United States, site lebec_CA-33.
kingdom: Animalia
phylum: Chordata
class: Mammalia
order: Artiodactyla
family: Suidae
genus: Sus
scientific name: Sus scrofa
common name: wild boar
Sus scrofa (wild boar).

☆ ☆ ☆ ☆ ☆ ☆ ☆

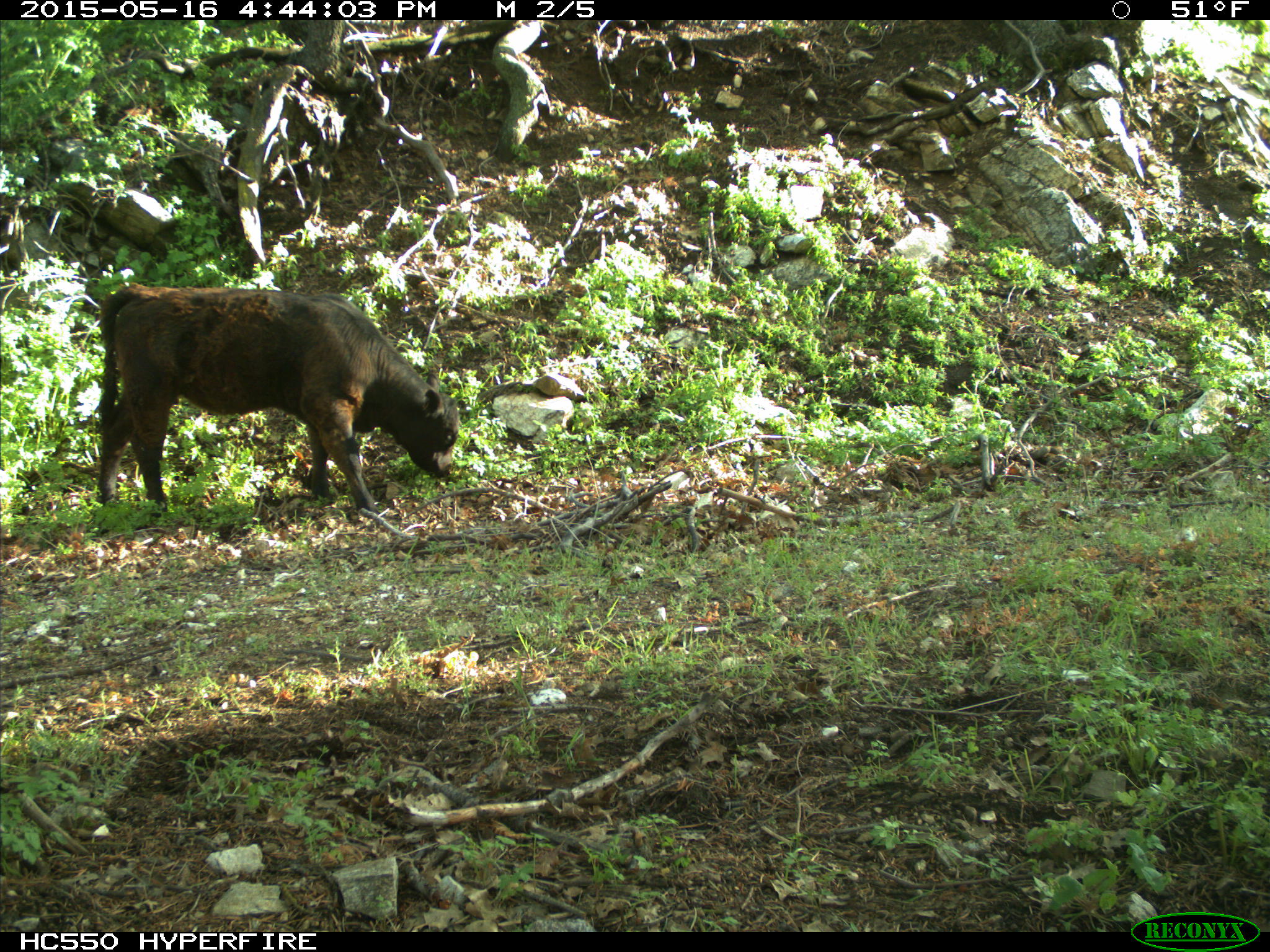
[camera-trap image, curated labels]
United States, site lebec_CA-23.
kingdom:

☆ ☆ ☆ ☆ ☆ ☆ ☆

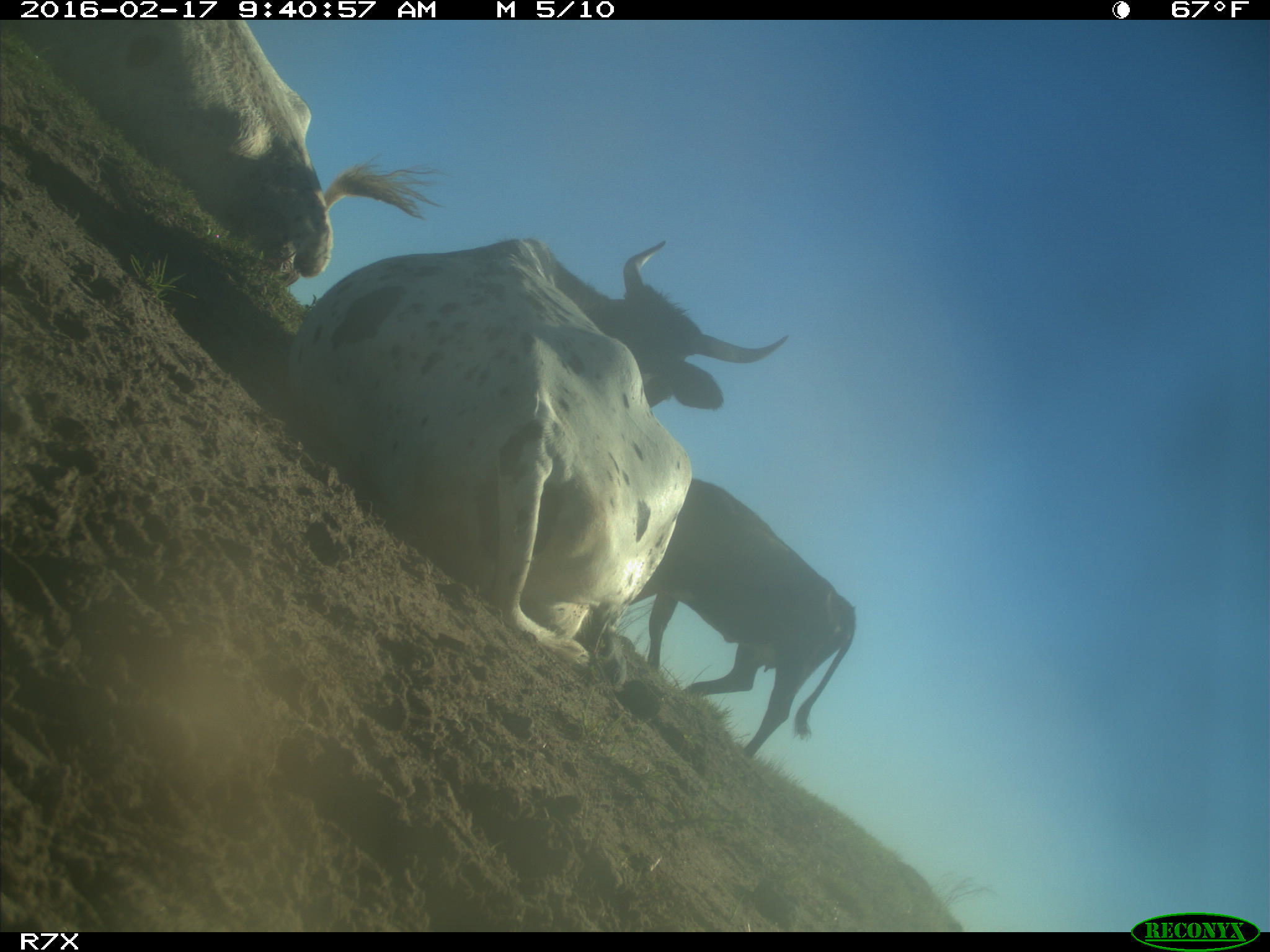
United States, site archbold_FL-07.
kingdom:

☆ ☆ ☆ ☆ ☆ ☆ ☆

WORK TO COMPLETE
From the entries above, return each line with the word "States" in it.

TASK ANSWER
United States, site lebec_CA-33.
United States, site lebec_CA-23.
United States, site archbold_FL-07.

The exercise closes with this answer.